Publication

Article

ONCNG Oncology
July 2008
Volume 9
Issue 7

5 Questions... with Charles Morris, MD, VP of Worldwide Clinical Research, for Cephalon Oncology

5 Questions with Charles Morris, MD, VP of Worldwide Clinical Research, for Cephalon Oncology.

1 Why are self-survival and self-renewing pathways such promising areas of discovery at this time for Cephalon?

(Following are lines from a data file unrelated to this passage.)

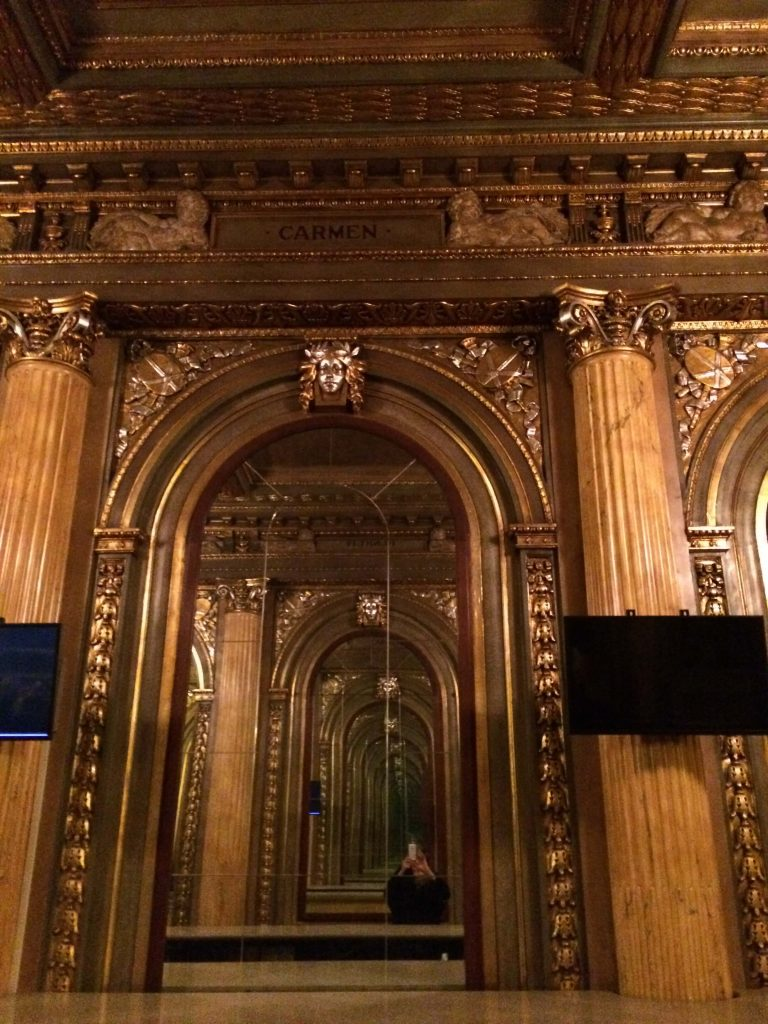 gilded mirrors in a theatre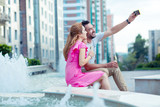 Our photo. Nice cheerful man taking a selfie while sitting together with his girlfriend - 221078039
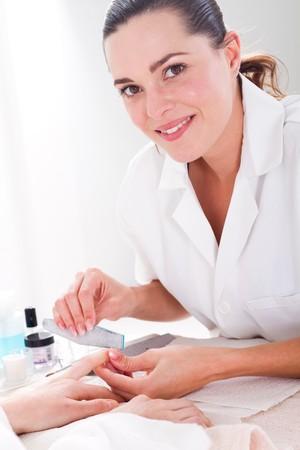 manicurist: pretty young manicurist Stock Photo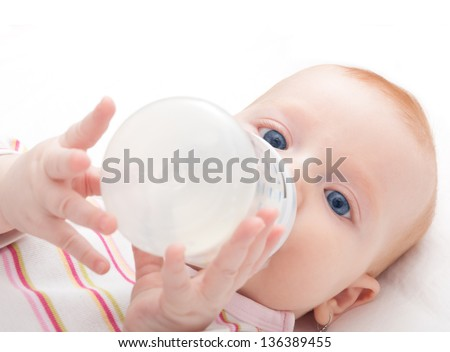 Baby Girl Drinking Milk from Bottle on White Background - Shallow Depth of Field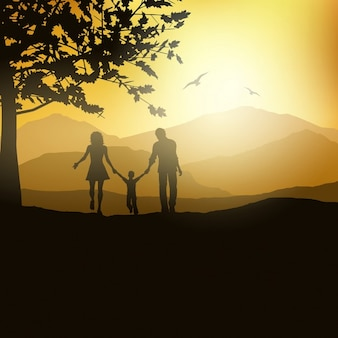 Silhouette of a family walking in the countryside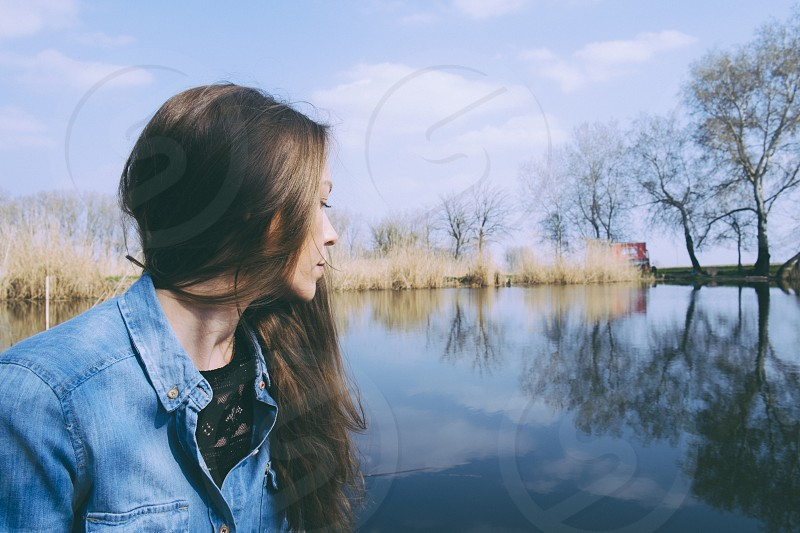 Woman relaxing at the lake photo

If we can understand the methods and the pathways by which cells are able to either prolong their survival or sustain their own proliferation as tumors grow, then, by identifying targets along those pathways, we have the opportunity to develop drugs to interfere with and block those pathways, leading to cell death, or at least prevention of the growth of the tumors. What this means at the patient level, of course, is that if we understand the molecular pathways, we can get treatments that are much more targeted toward the tumors rather than the healthy cells so that we hopefully can get more accuracy with less toxicity than we’ve experienced with drugs in the past. Most of monoclonal antibodies are clearly directed at single pathways within cancer cells, and they have been very therapeutically successful; and most of them are pretty well tolerated. And then you have the smaller molecule approaches—Gleevec perhaps being everyone’s favorite example of a drug where by targeting a very specifi c known molecular mechanism, you’re seeing very strong results in fairly specifi c tumor types with relatively low toxicity. That has become an approach that many researchers are seeking to emulate for many targets. It’s a very fruitful area for drug discovery, and hopefully it’s a very fruitful area of therapeutics for cancer patients.

2 How would you characterize Cephalon’s current hematologic cancer research and treatment efforts?

One of the reasons that companies like Cephalon and others are engaged in hematology research now is that we have a good understanding of the molecular mechanisms. In a sense, it’s the same reason why people are going after smaller indications like GIST and renal cell carcinoma. Because we understand those mechanisms, we can develop successful agents in areas of

considerable medical need. One of the things I really enjoy about working for Cephalon is the opportunity to look beyond breast, prostate, lung, and the bigger tumor targets, and instead focus on some of these areas that have historically been underserved by drug development and really look for opportunities to bring new therapeutics forward. That’s good for the company, good for patients, and hopefully good for physicians to have more options for their patients.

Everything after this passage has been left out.